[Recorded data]
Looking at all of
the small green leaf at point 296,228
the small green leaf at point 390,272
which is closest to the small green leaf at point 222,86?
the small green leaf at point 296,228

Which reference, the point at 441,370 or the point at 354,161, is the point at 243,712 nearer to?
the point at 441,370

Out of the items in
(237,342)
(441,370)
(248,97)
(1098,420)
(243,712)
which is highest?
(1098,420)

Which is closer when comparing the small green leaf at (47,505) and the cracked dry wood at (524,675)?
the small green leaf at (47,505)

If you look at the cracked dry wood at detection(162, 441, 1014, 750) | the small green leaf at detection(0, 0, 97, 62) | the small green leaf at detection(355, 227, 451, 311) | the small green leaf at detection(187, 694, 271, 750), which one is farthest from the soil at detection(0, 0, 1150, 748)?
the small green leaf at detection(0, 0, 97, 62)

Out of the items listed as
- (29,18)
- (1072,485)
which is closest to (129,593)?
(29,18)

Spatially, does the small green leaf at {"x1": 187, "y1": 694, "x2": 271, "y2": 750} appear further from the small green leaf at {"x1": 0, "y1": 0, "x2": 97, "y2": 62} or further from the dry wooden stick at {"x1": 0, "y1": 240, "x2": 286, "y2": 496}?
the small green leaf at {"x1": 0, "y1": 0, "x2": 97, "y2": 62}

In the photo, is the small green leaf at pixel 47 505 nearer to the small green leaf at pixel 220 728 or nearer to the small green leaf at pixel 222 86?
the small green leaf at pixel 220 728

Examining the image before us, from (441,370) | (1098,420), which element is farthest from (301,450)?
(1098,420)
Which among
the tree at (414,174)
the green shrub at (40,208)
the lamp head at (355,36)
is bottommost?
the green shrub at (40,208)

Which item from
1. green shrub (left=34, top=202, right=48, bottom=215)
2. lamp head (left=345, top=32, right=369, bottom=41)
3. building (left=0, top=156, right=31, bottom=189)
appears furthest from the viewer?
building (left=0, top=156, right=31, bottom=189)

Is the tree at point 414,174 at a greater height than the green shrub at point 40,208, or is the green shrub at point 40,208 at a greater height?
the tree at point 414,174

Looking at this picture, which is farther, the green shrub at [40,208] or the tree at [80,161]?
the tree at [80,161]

**Goal:**
Retype, without any changes, the lines of the records from the one containing "Is the tree" through the end of the records, including both ends.

**Answer:**
Is the tree at point 414,174 at a greater height than the green shrub at point 40,208, or is the green shrub at point 40,208 at a greater height?
the tree at point 414,174

Looking at this picture, which is farther, the green shrub at [40,208] or the tree at [80,161]?
the tree at [80,161]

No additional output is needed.